Alcohol negatively affects your speech because fewer resources are available to be allocated to the language center. It’s also why you have the ability to think much faster than you can speak or write, fewer neural paths are needed for your wordless ideas to synapse.

With enough solidification, the neural paths to the language center can become automated. Automated language neural paths give you the ability to speak much quicker, since you can allocate the consciousness to deciding what to say next instead of focusing on how to speak each word. Automation also allows you access to the language center while the consciousness is in the mental plane. You are probably aware of this sensation as your “inner voice” or “internal monologue.”

Have you ever had a thought out of the blue and felt that it was almost a foreign voice telling you the thought? Sometimes a neural path can be stimulated even away from the consciousness if it is synapsed to something or there is some leftover neurotransmitter.

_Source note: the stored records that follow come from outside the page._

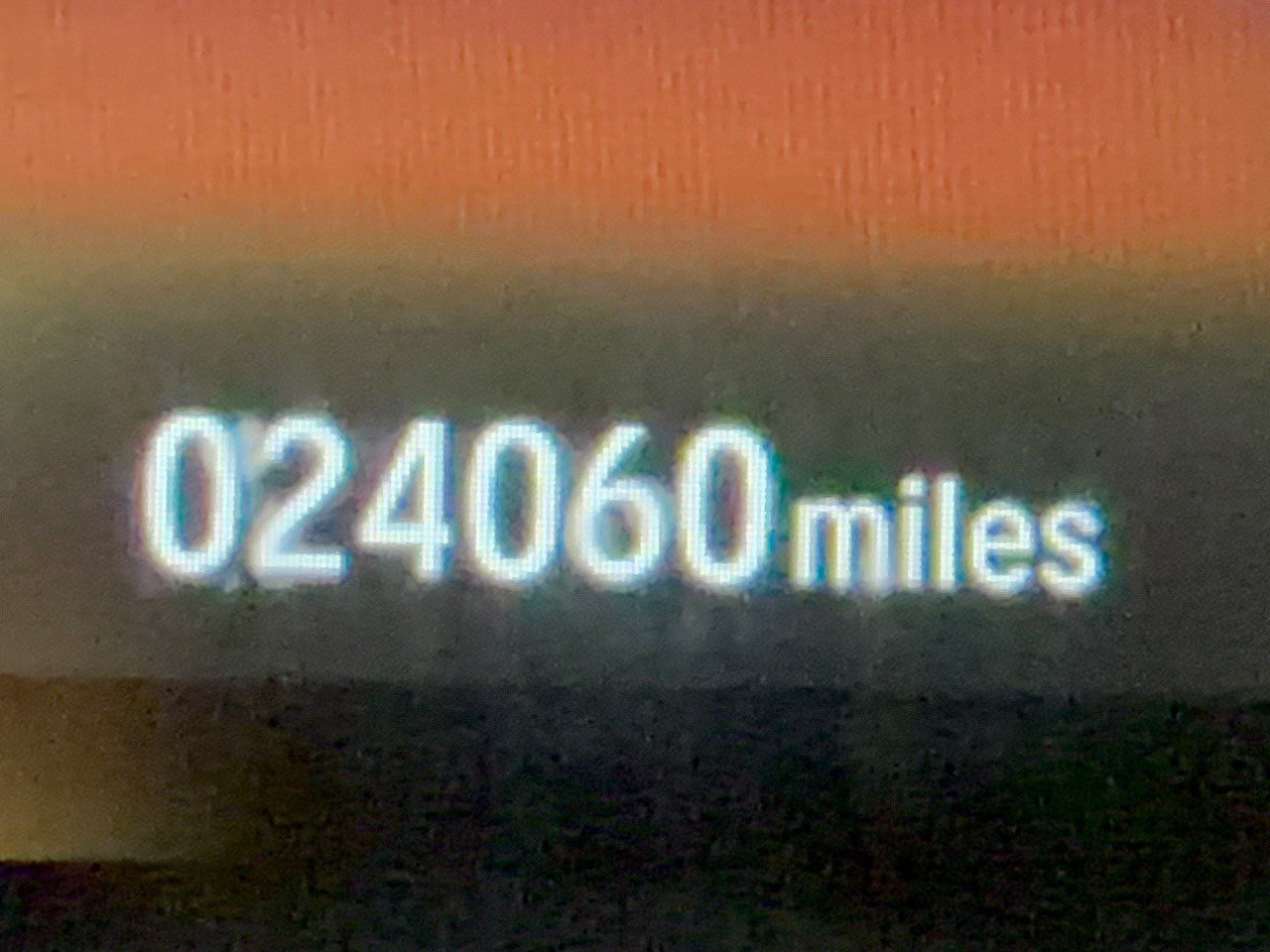Certified 2018 Honda Civic EX-T image 26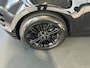 Land Rover Range Rover Evoque P270e Dynamic SE | Panoramadak | Cold Climate Pack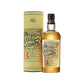 Craigellachie 13 Year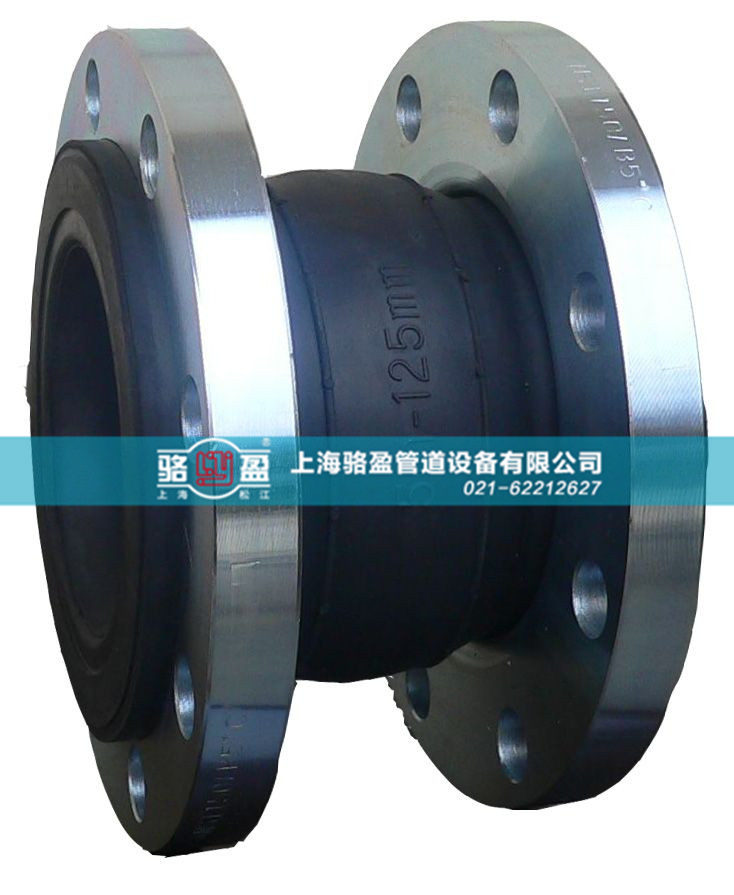 上?？汕鷵舷鹉z接頭的限位絲桿怎么分配的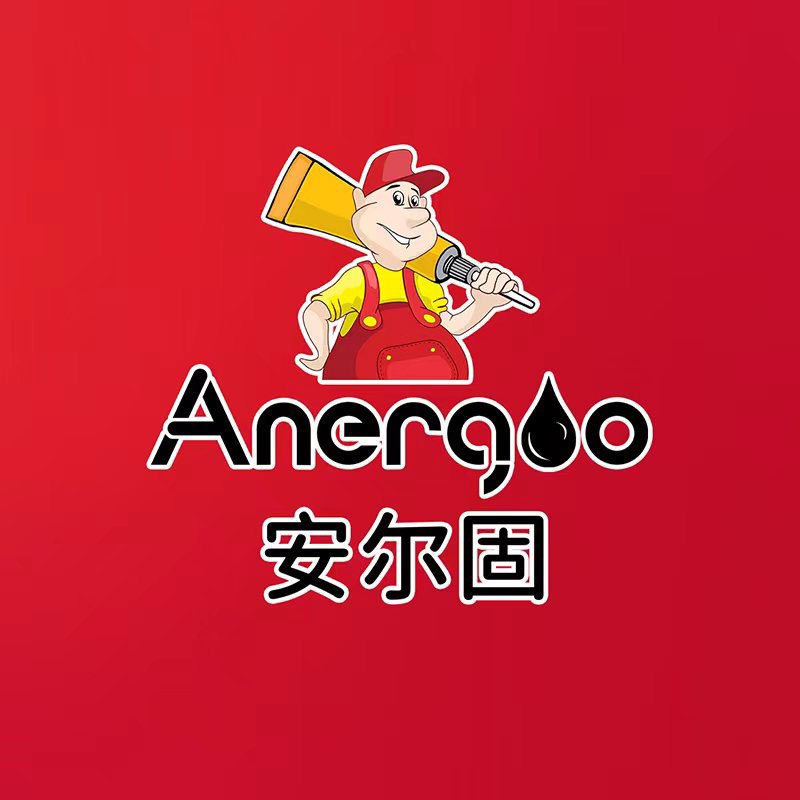 瑞瞳特办公专营店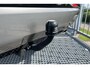 Toyota RAV4 2.5 Hybrid AWD Bi tone, Bearlock, Trekhaak!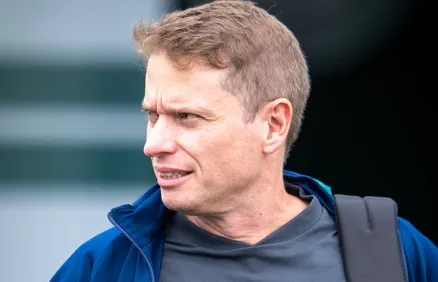 tq4GmTxm JPPacheco Coritiba 2026 Seabra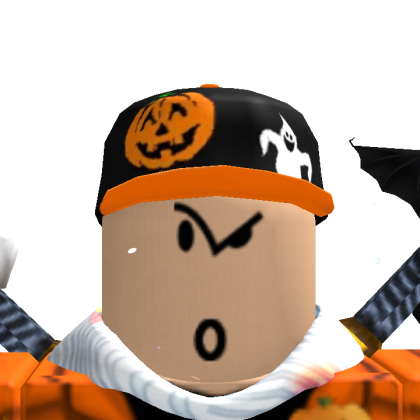 sword_1234abc
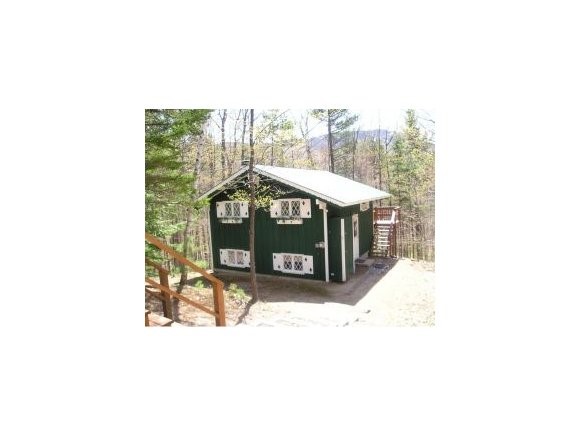 55 Oak Ridge Road Bartlett, NH 03838 - Photo 1 of 1 Gallery Image 1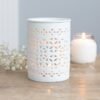 izparilnik white cut out IZPARILNIK WHITE CUT OUT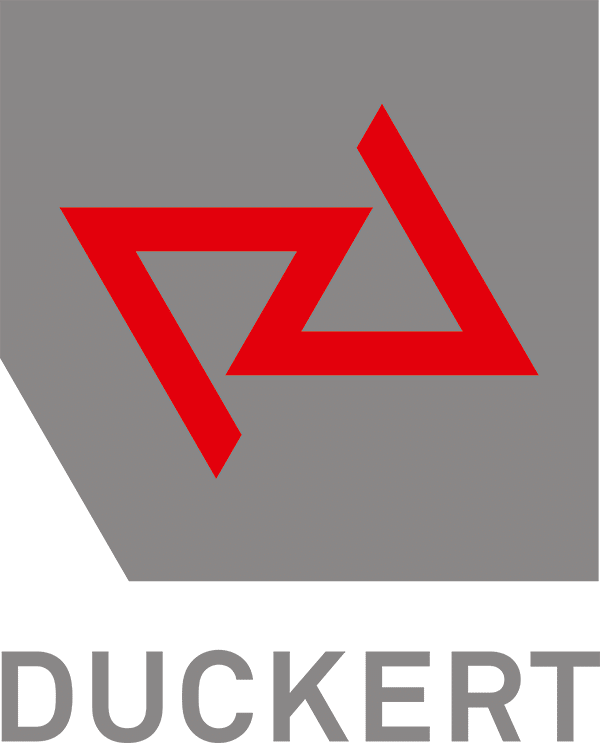 Duckert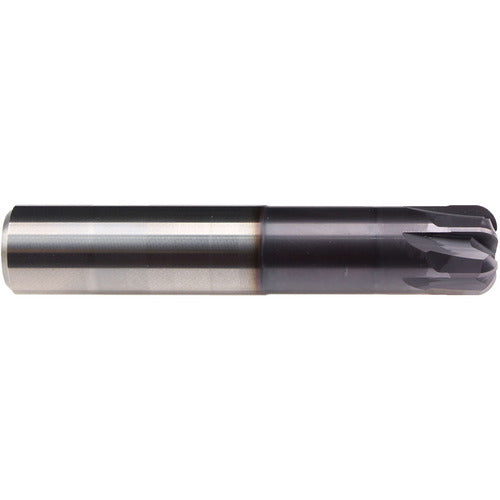 16M HM NC HPC TOR 4 FL TIALN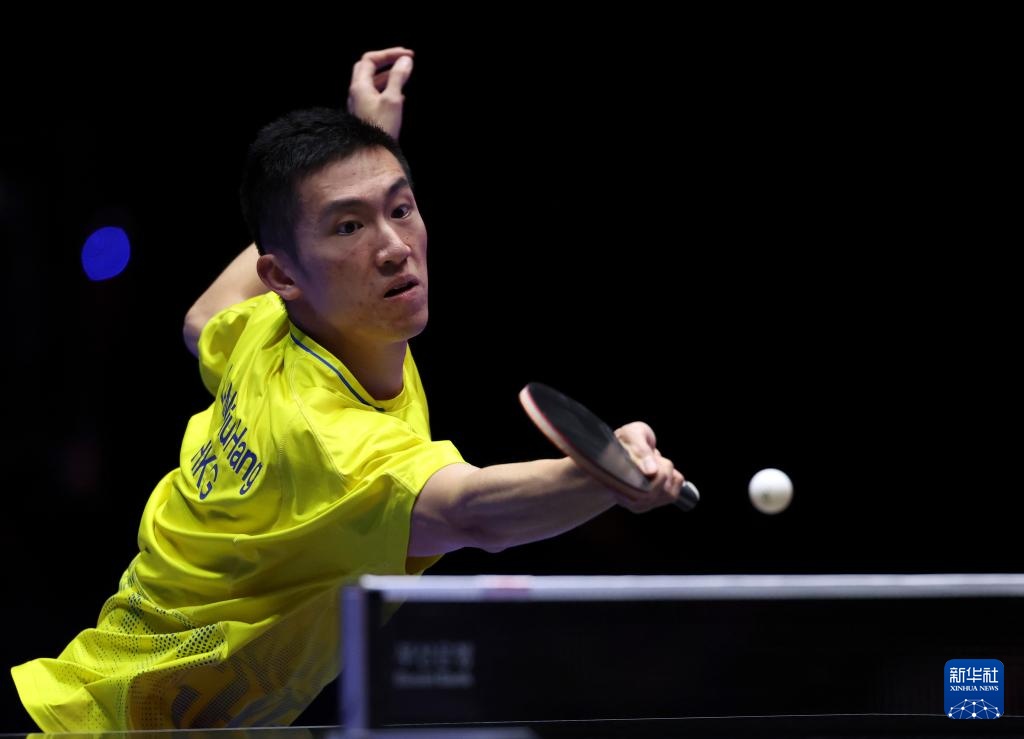 供了坚实的 供了坚实的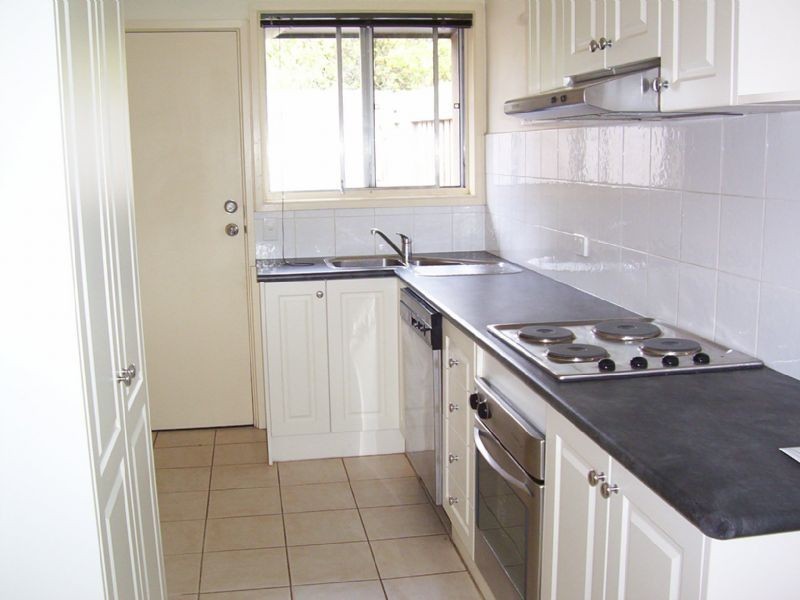 4/61 Blantyre Avenue, Chelsea VIC 3196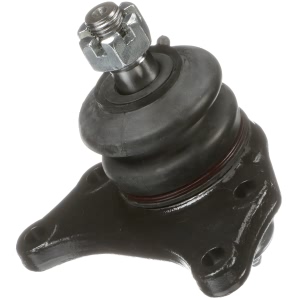 Delphi Front Upper Ball Joint for 1989 Toyota Pickup - TC1723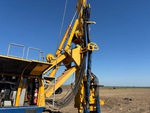 Hydraulics with Hoses (Hydraulics)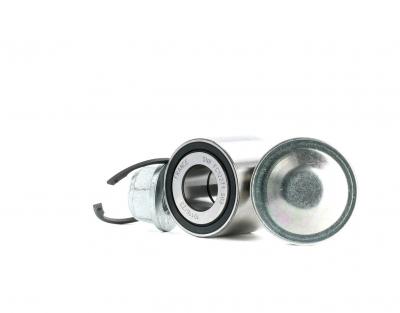 SNR  Magneti marelli 361111182977 kit pour roulement de moyeu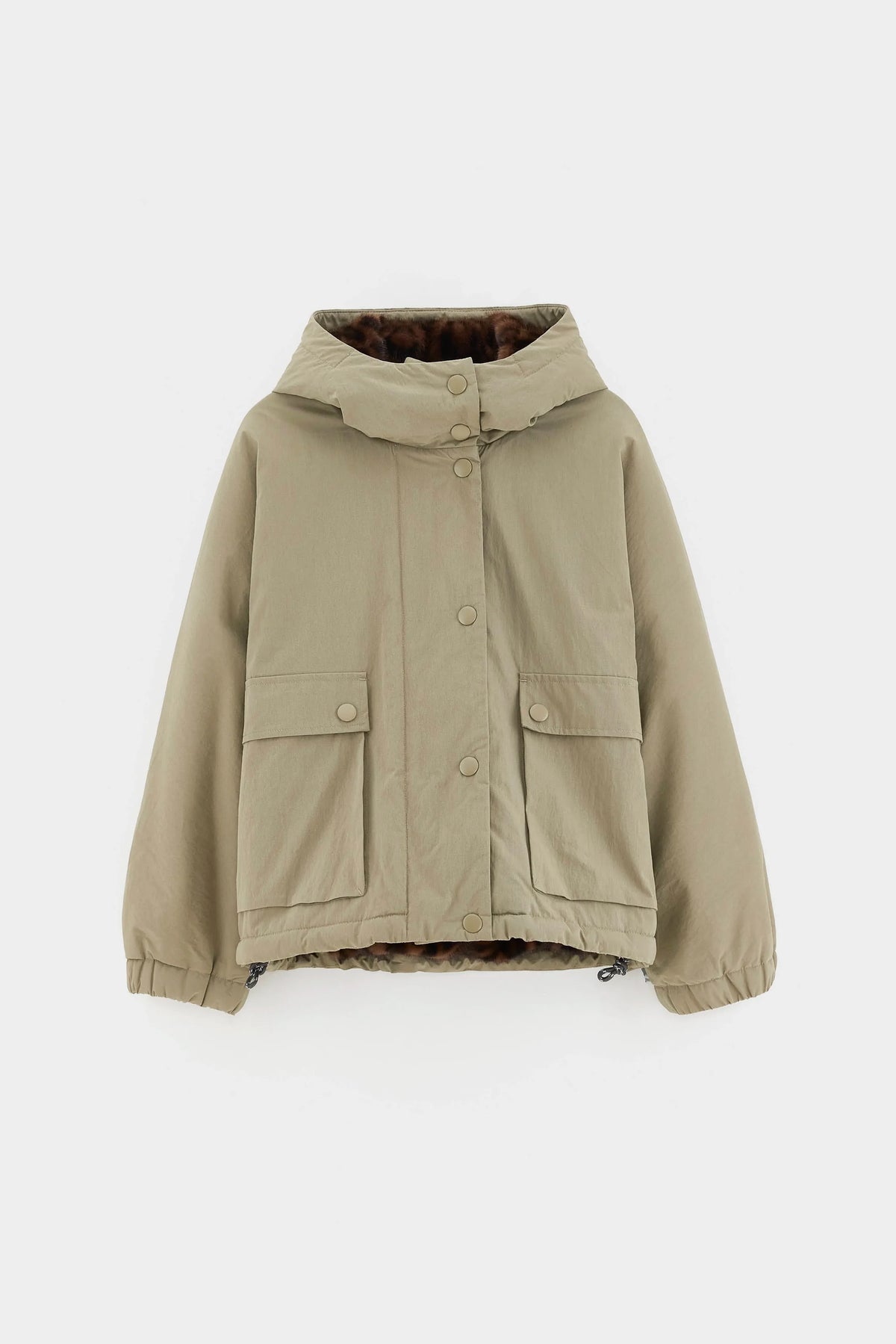 BELLEROSE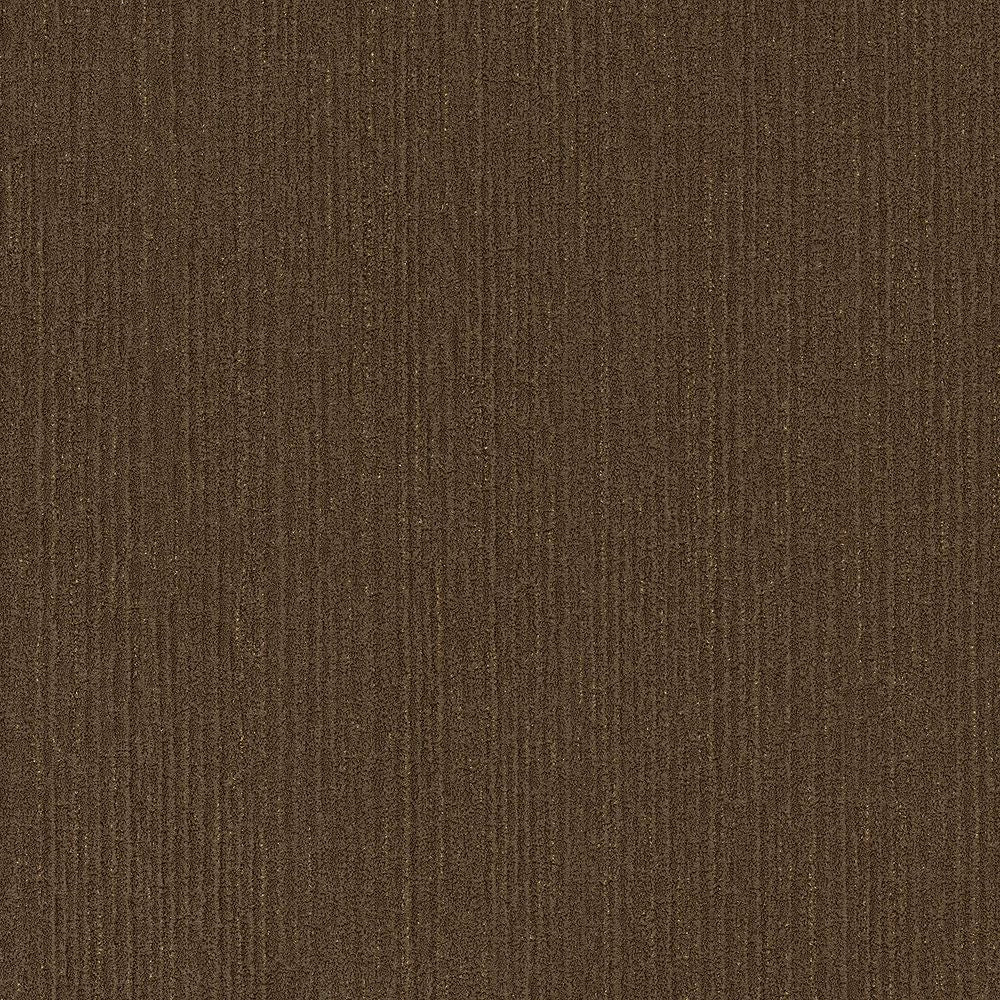 BB-2560 壁紙 のりなし クロス / シンコール / ベスト ブラウンの無地【サンプル】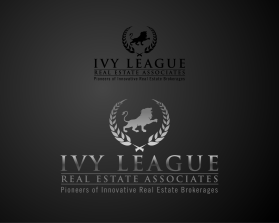 Ivy League Real Estate Associates entry by serroteca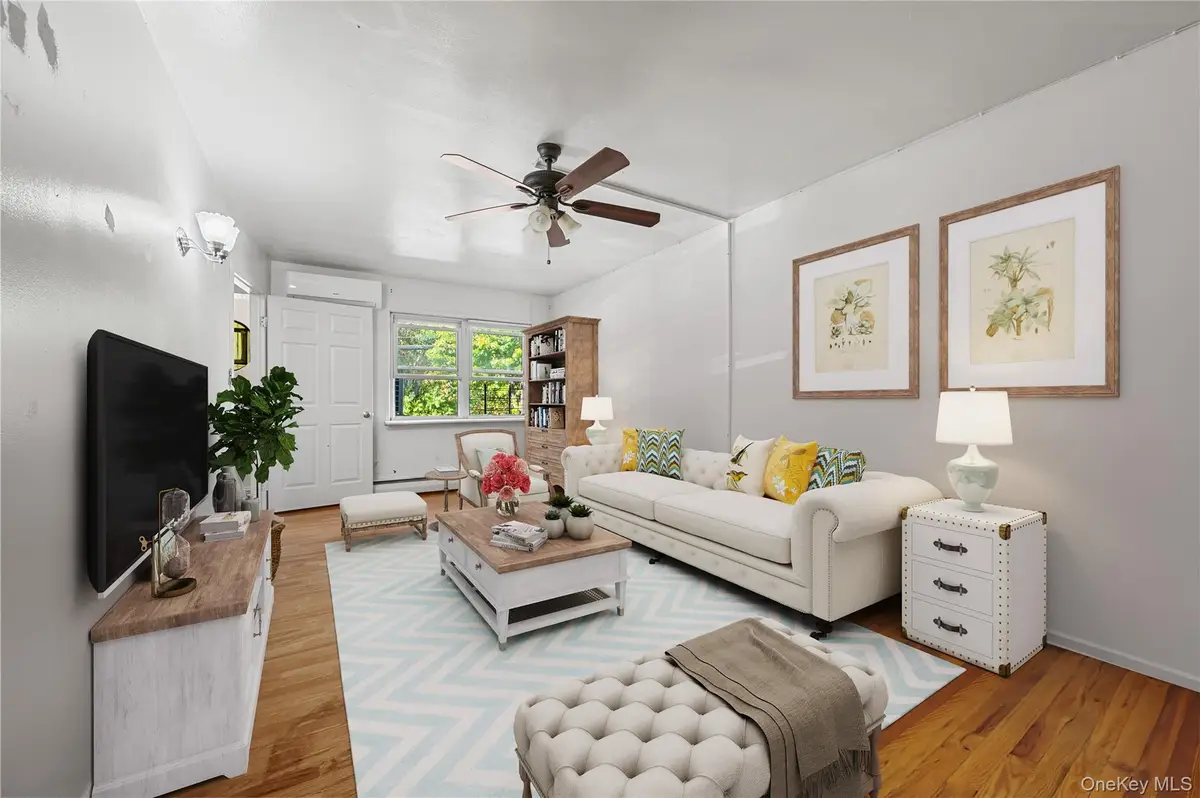 152-10 Peck Avenue, Flushing, NY 11355 - Image #1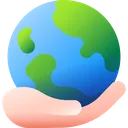 fp_earth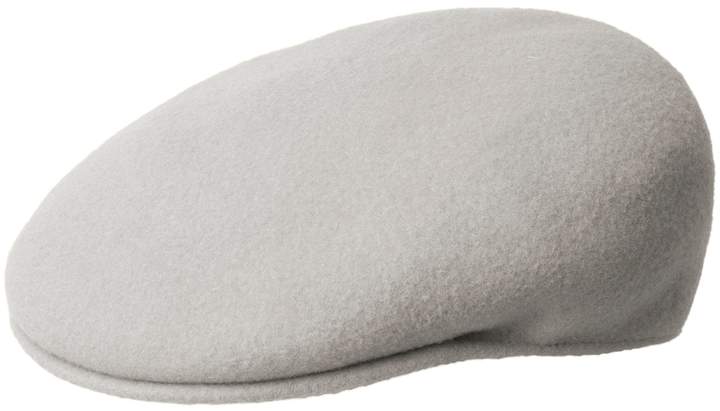 kangol ivy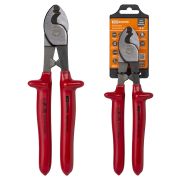 Кабелерез диэлектрический, 250 мм, 1000 В, CR-V, «ПрофиЭлектрик» TDM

An automated language center also means that you have the ability to translate those random neural firings into words. Think about how awesome that is! We have created a system not only to exchange ideas between multiple humans but we can use it to communicate with ourselves!

We are very resourceful creatures; give us a tool and we will manipulate it until it fills all our needs. The tool here was the ability to synapse intention to words, signals that can be reproduced in multiple contexts. Every time you write, speak, or even think while using your language, I hope you think about the amazingly complex processes that are happening without conscious effort. Talking is easy after enough practice, it makes you wonder, what else can you automate?